## Page excerpt
— START —

Late Summer CSA Update

Dear CSA Members,

We are 2/3 of the way through the Red Wagon CSA season.  Thank you so much for being part of our CSA!  It has been a good growing season and it is finally tomato time.  We try to get everything ready to plant right before the last spring frost date.  We then plant as much as we can as quickly as we can so that we can get crops as early as possible.  This way we have more variety in the CSA earlier and the crops can fully mature before the fall frost.  Every year we have to make a choice on which crop to plant first after what should be the last spring frost.  This spring on May 15 the weather forecast was for no more frost and I decided to start with planting tomatoes.  Shortly after the 3,000 tomato plants were planted the forecast changed to probable snow and cold.  We row covered our plants but it snowed on them.  Many tomato plants died and then after the storm we transplanted some leftover plants out to replace the dead plants.  The snow set the tomatoes back quite a bit and they are a little later this season than last season.  I am amazed that any plants survived the cold and coat of snow.  It could have been the snow or just a cooler summer but we only have half as many tomatoes per plant as we had last season.  Don’t worry we still have almost too many.

The planning of when to plant what is challenging and then accomplishing getting everything planted is another challenge with weather not cooperating and other issues such as broken equipment.  We normally try to plant a little bit every week so that we can get each planting weeded before the weeds get too large and become more expensive and difficult to control.  In the spring after the last frost we have a tremendous amount to plant in a short time.  We have to wait until after the last frost to plant all the summer crops that cannot take a freeze.  This includes beans, melons, zucchini, tomatoes, peppers, winter squash, pumpkins, eggplant and basil.  This is about 10 acres needing to be planted in 10 days.

— END —

## What you will do
**A)** Output the passage of the CSA update starting at "The planning of" and ending at "in 10 days.".
**B)** Pick up the CSA update after its final sentence and keep writing.

## Material
— START —

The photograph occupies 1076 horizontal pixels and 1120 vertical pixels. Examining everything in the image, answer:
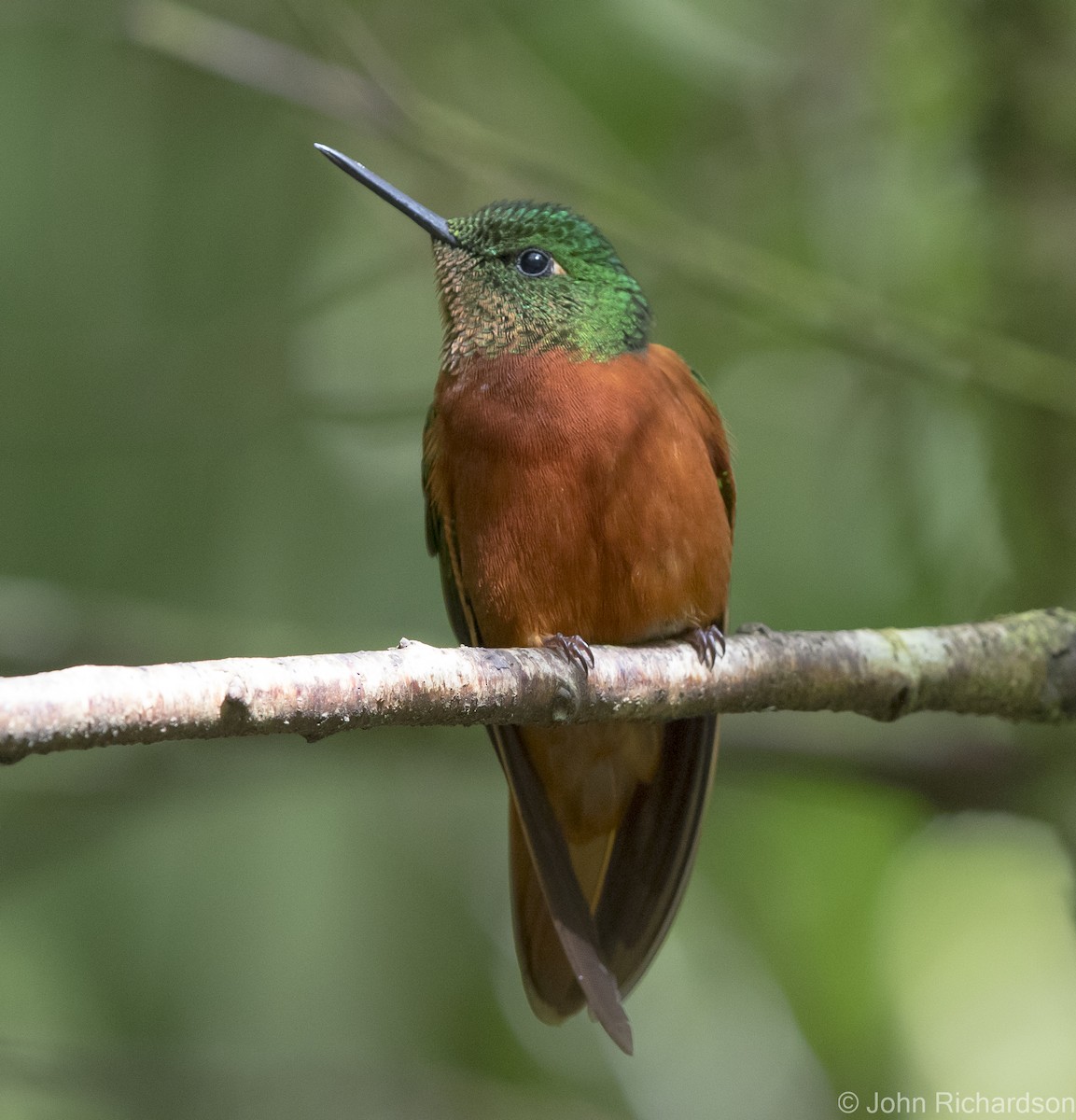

— END —

## Outputs for the tasks
**A)**
The planning of when to plant what is challenging and then accomplishing getting everything planted is another challenge with weather not cooperating and other issues such as broken equipment.  We normally try to plant a little bit every week so that we can get each planting weeded before the weeds get too large and become more expensive and difficult to control.  In the spring after the last frost we have a tremendous amount to plant in a short time.  We have to wait until after the last frost to plant all the summer crops that cannot take a freeze.  This includes beans, melons, zucchini, tomatoes, peppers, winter squash, pumpkins, eggplant and basil.  This is about 10 acres needing to be planted in 10 days.

**B)**
The fall crops are looking good.  We have a great winter squash crop and should give you one squash each week for the last 6 weeks of CSA.  We usually start with a spaghetti squash which I usually eat the first one of the season like spaghetti with a fresh tomato sauce made from barely heated fresh tomatoes.  The winter squash are a storage food.  I stored a spaghetti squash for a year and 5 days once before eating it just to see how long it would store.  Don’t worry if you are not eating each squash each week–they will reliably store well into the new year so put them in a cool dark-ish place and eat them after CSA is over.  They can also be baked and the pulp frozen for later use.

The fall planting of greens like arugula will be back soon.  We have a good crop of Brussels Sprouts this year.  The parsnips are looking incredible with thigh high greens and roots already over a foot long.  Parsnips can be difficult to germinate and need to be kept damp for about 2 weeks in April to get them to emerge. This year the germination was good.  We did not plant a fall cauliflower crop at the right time.  I planted a little earlier to make sure that they would be ready before CSA ended and they are ripening now about a month before I wanted.  Two weeks difference in planting can change harvest dates by over a month sometimes.  We keep getting better at dates and varieties but are constantly learning to be better.

We have a great crew this season and they have really worked to grow you some incredible food.  The crew has consisted of 12 people who have worked to grow 23 acres of food.  This is a small number of people to care for and harvest that much produce.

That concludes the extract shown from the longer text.